TRUTH IN BLOGGING:  the field of economics has its own replication crisis, only two thirds of top results could be replicated.

Thursday, November 1, 2018

Taylor Swift does Revenue Management

When you price to fill a venue with a fixed capacity, there are two mistakes you can make:

  • Type I error: You can price too low, and have excess demand
  • Type II error:  You can price too high, and have empty seats

An optimal strategy would choose a price that sets expected demand to capacity, but "shaded" high or low, depending on the relative size expected costs of over and under pricing.  In other words, if the expected costs of under pricing are bigger than the expected costs of over pricing, then price a little higher than the target price where capacity equals expected demand.

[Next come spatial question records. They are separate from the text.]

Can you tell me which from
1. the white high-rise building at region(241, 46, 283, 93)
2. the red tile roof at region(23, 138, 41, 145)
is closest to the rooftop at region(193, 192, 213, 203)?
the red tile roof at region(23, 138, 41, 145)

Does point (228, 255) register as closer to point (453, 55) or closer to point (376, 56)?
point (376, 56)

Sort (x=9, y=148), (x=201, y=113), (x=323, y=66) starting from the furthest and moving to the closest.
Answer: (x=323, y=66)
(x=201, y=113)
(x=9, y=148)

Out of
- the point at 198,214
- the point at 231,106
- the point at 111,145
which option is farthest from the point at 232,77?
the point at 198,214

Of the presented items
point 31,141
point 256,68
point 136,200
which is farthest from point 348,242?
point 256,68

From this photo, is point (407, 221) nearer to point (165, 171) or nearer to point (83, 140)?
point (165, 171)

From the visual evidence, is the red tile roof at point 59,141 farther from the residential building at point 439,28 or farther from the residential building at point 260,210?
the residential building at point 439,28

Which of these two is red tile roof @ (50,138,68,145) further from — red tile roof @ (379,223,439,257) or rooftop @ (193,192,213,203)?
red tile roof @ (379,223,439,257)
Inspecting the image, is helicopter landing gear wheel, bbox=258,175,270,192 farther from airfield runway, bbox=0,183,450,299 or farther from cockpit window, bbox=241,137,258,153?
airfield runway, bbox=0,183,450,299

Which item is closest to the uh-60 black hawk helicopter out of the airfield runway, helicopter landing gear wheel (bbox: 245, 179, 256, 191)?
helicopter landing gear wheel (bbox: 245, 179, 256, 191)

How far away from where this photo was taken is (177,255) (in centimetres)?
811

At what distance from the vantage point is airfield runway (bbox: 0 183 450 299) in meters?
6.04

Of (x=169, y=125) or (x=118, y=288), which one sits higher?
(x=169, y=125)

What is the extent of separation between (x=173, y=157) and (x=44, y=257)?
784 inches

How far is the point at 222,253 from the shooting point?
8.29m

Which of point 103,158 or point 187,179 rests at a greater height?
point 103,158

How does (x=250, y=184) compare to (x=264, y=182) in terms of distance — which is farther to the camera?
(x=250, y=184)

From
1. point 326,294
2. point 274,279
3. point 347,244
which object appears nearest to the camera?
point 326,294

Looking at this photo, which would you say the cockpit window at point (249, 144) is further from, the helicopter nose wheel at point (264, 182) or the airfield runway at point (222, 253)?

Reducing uncertainty, means that you can more accurately price to match demand to capacity (you shade less).  Some middling economists have written on how hotel mergers reduce uncertainty, and allow the merged hotel to price more accurately.  With fewer over pricing errors, occupancy goes up. 
Kalnins, Arturs and Froeb, Luke M. and Tschantz, Steven T., Mergers Increase Output When Firms Compete by Managing Revenue. Vanderbilt Law and Economics Research Paper No. 10-27. Available at SSRN: https://ssrn.com/abstract=1670278 or http://dx.doi.org/10.2139/ssrn.1670278


If you went on Ticketmaster in January and pulled up a third-row seat for Taylor Swift‘s June 2nd show at Chicago’s Soldier Field, it would have cost you $995. But if you looked up the same seat three months later, the price would have been $595. That’s because Swift has adopted “dynamic pricing,” where concert tickets – like airline seats – shift prices constantly in adjusting to market demand. It’s a move intended to squeeze out the secondary-ticket market – but it’s also left many fans confused as they’re asked to pay hundreds of dollars more than face value. “Basically, Ticketmaster is operating as StubHub,” says one concert-business source.
The problem, of course, is that by dynamic pricing, concert goers have an incentive to "game" the dynamic pricing, by waiting until the last minute to book seats.